Work required:
Could you write out the records below exactly, without omitting a line?
Start of Provided material
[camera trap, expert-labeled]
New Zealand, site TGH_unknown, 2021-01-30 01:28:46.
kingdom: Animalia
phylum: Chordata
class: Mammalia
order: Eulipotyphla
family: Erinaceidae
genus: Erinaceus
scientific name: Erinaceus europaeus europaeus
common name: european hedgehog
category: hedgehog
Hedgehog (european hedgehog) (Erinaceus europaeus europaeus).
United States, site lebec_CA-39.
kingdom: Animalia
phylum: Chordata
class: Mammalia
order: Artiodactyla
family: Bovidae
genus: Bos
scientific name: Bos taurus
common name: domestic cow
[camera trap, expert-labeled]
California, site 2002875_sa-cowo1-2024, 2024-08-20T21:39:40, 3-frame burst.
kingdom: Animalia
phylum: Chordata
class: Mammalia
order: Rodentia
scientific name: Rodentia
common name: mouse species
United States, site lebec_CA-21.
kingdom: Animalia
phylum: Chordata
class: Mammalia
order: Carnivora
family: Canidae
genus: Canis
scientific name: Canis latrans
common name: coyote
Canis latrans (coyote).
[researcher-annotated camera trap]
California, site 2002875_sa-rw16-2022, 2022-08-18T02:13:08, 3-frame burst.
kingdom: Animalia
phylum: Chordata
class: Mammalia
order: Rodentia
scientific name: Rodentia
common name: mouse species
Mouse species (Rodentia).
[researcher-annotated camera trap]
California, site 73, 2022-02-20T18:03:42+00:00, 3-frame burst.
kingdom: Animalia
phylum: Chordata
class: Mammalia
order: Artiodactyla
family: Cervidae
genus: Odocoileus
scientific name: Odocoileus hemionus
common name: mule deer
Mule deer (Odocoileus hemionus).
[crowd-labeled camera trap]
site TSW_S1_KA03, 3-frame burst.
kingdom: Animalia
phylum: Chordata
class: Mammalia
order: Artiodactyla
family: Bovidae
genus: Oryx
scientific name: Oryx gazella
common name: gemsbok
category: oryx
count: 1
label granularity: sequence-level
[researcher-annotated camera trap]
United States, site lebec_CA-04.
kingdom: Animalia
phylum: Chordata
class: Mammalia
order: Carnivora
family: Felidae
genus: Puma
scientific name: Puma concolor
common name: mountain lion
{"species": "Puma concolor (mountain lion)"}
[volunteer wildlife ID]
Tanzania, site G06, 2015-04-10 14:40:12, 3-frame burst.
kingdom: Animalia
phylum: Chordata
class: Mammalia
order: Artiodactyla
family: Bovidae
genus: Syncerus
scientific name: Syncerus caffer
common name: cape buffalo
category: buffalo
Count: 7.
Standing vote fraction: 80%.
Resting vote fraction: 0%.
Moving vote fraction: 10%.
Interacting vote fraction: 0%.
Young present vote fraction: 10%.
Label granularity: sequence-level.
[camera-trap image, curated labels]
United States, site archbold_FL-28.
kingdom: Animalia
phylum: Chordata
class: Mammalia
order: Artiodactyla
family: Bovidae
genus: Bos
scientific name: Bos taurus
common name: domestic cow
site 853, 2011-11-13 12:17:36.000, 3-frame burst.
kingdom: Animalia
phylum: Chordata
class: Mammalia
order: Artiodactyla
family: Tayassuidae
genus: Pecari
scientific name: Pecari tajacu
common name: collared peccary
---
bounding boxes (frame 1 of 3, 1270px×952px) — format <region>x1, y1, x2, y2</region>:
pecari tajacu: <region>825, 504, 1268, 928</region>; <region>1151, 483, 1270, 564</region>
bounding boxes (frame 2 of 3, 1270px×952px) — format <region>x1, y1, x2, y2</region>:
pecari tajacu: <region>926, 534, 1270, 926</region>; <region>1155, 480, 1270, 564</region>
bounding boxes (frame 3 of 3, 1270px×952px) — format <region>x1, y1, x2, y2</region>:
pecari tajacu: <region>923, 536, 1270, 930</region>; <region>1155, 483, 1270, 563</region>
End of Provided material
Answer below:
[camera trap, expert-labeled]
New Zealand, site TGH_unknown, 2021-01-30 01:28:46.
kingdom: Animalia
phylum: Chordata
class: Mammalia
order: Eulipotyphla
family: Erinaceidae
genus: Erinaceus
scientific name: Erinaceus europaeus europaeus
common name: european hedgehog
category: hedgehog
Hedgehog (european hedgehog) (Erinaceus europaeus europaeus).
United States, site lebec_CA-39.
kingdom: Animalia
phylum: Chordata
class: Mammalia
order: Artiodactyla
family: Bovidae
genus: Bos
scientific name: Bos taurus
common name: domestic cow
[camera trap, expert-labeled]
California, site 2002875_sa-cowo1-2024, 2024-08-20T21:39:40, 3-frame burst.
kingdom: Animalia
phylum: Chordata
class: Mammalia
order: Rodentia
scientific name: Rodentia
common name: mouse species
United States, site lebec_CA-21.
kingdom: Animalia
phylum: Chordata
class: Mammalia
order: Carnivora
family: Canidae
genus: Canis
scientific name: Canis latrans
common name: coyote
Canis latrans (coyote).
[researcher-annotated camera trap]
California, site 2002875_sa-rw16-2022, 2022-08-18T02:13:08, 3-frame burst.
kingdom: Animalia
phylum: Chordata
class: Mammalia
order: Rodentia
scientific name: Rodentia
common name: mouse species
Mouse species (Rodentia).
[researcher-annotated camera trap]
California, site 73, 2022-02-20T18:03:42+00:00, 3-frame burst.
kingdom: Animalia
phylum: Chordata
class: Mammalia
order: Artiodactyla
family: Cervidae
genus: Odocoileus
scientific name: Odocoileus hemionus
common name: mule deer
Mule deer (Odocoileus hemionus).
[crowd-labeled camera trap]
site TSW_S1_KA03, 3-frame burst.
kingdom: Animalia
phylum: Chordata
class: Mammalia
order: Artiodactyla
family: Bovidae
genus: Oryx
scientific name: Oryx gazella
common name: gemsbok
category: oryx
count: 1
label granularity: sequence-level
[researcher-annotated camera trap]
United States, site lebec_CA-04.
kingdom: Animalia
phylum: Chordata
class: Mammalia
order: Carnivora
family: Felidae
genus: Puma
scientific name: Puma concolor
common name: mountain lion
{"species": "Puma concolor (mountain lion)"}
[volunteer wildlife ID]
Tanzania, site G06, 2015-04-10 14:40:12, 3-frame burst.
kingdom: Animalia
phylum: Chordata
class: Mammalia
order: Artiodactyla
family: Bovidae
genus: Syncerus
scientific name: Syncerus caffer
common name: cape buffalo
category: buffalo
Count: 7.
Standing vote fraction: 80%.
Resting vote fraction: 0%.
Moving vote fraction: 10%.
Interacting vote fraction: 0%.
Young present vote fraction: 10%.
Label granularity: sequence-level.
[camera-trap image, curated labels]
United States, site archbold_FL-28.
kingdom: Animalia
phylum: Chordata
class: Mammalia
order: Artiodactyla
family: Bovidae
genus: Bos
scientific name: Bos taurus
common name: domestic cow
site 853, 2011-11-13 12:17:36.000, 3-frame burst.
kingdom: Animalia
phylum: Chordata
class: Mammalia
order: Artiodactyla
family: Tayassuidae
genus: Pecari
scientific name: Pecari tajacu
common name: collared peccary
---
bounding boxes (frame 1 of 3, 1270px×952px) — format <region>x1, y1, x2, y2</region>:
pecari tajacu: <region>825, 504, 1268, 928</region>; <region>1151, 483, 1270, 564</region>
bounding boxes (frame 2 of 3, 1270px×952px) — format <region>x1, y1, x2, y2</region>:
pecari tajacu: <region>926, 534, 1270, 926</region>; <region>1155, 480, 1270, 564</region>
bounding boxes (frame 3 of 3, 1270px×952px) — format <region>x1, y1, x2, y2</region>:
pecari tajacu: <region>923, 536, 1270, 930</region>; <region>1155, 483, 1270, 563</region>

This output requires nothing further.